Different Search Engine Bots & User Agent Strings
It’s good to know the different search engine bots and user agent strings to better understand search engine crawling.
Bots are crawlers. These are automated programs whose sole job is to discover new web pages online. User-agent strings are unique identifiers that these bots use to announce themselves when they request access to a website’s server.
This is important to know that if you block access, your page will not get ranked on a particular search engine.
Search Engine | Bot Name | User Agent String Example | Purpose |
Googlebot | Googlebot/2.1 (+http://www.google.com/bot.html) | Crawls and indexes web pages for Google Search and other Google services. | |
Bing | Bingbot | Mozilla/5.0 (compatible; bingbot/2.0; +http://www.bing.com/bingbot.htm) | Crawls and indexes web pages for Bing Search. |
DuckDuckGo | DuckDuckBot | DuckDuckBot/1.0; (+http://duckduckgo.com/duckduckbot.html) | Crawls and indexes web pages for DuckDuckGo Search. |
Yandex | YandexBot | Mozilla/5.0 (compatible; YandexBot/3.0; +http://yandex.com/bots) | Crawls and indexes web pages for Yandex Search. |
Baidu | Baiduspider | Mozilla/5.0 (compatible; Baiduspider/2.0; +http://www.baidu.com/search/spider.html) | Crawls and indexes web pages for Baidu Search. |
Apple | Applebot | Applebot/1.0 (+http://www.apple.com/go/applebot) | Crawls and indexes web pages for Apple services like Spotlight Search. |
The Stages of Search Engine Crawling
Before serving search results, a search engine must undergo a complex crawling process. The process can be broken down into five stages. These include:
Stage 1: Discovery
The crawling process starts with URL discovery. Search engines, like Google, use bots (in this case, Googlebot) to find new pages they haven’t crawled.
Typically, search engines have a huge queue of URLs waiting to be crawled. This is why optimising crawlability is important to ensure your page gets crawled the first time.
There are several ways search engines discover new content. This is either through:
- Crawling previously crawled URLs for updates or changes.
- Crawling a website’s XML sitemap to find new pages.
- Crawling internal and external links to find new pages.
Remember, however, “Crawling is not a guarantee you’re indexed.” – Rand Fishkin
If your web page is discovered, it doesn’t mean it’ll be indexed. Search engines need a whole set of requirements before they index your web pages.
Stage 2: Fetching
Once a URL is selected from the queue, the search engine crawler sends a request to the web server of the hosting page.
The server then responds by sending the page’s content, in most cases, in HTML format. This HTML code contains the structure and text of the page. It may even include links to other resources like images, CSS, stylesheets, and JavaScript files.
Stage 3: Parsing
After fetching the page, a crawler parses (aka analyses) the HTML content to extract information.
The type of information it extracts consists of the following:
- Links: The crawler identified all the links within the HTML code, such as internal and backlinks. These are then added to the discover queue for future crawling.
- Resources: The crawler also extracts references from other resources embedded in the HTML, such as images, CSS stylesheets, and JavaScript Files. These are then fetched and analysed separately.
- Metadata: They also extract metadata, such as a page’s title, description, and keywords, which are used to understand the page’s content and relevance.

→ Recorded information:
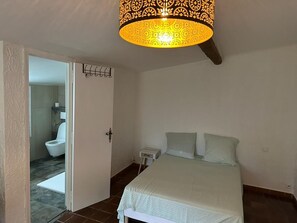 A bedroom with a bed, a nightstand, a lamp, and a bathroom visible through an open door.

→ Instructions:
1 > Duplicate the part of the search engine crawling text between "- Metadata: They" and "content and relevance.", inclusive.
2 > Answer these questions from the search engine crawling text:
(a) What bot name does the table give for Apple?
(b) Into how many stages does the text say the crawling process can be broken down?
(c) In most cases, in what format does the server send the page's content?

→ Answers for the tasks:
1 >
- Metadata: They also extract metadata, such as a page’s title, description, and keywords, which are used to understand the page’s content and relevance.

2 >
(a) Applebot
(b) Five
(c) HTML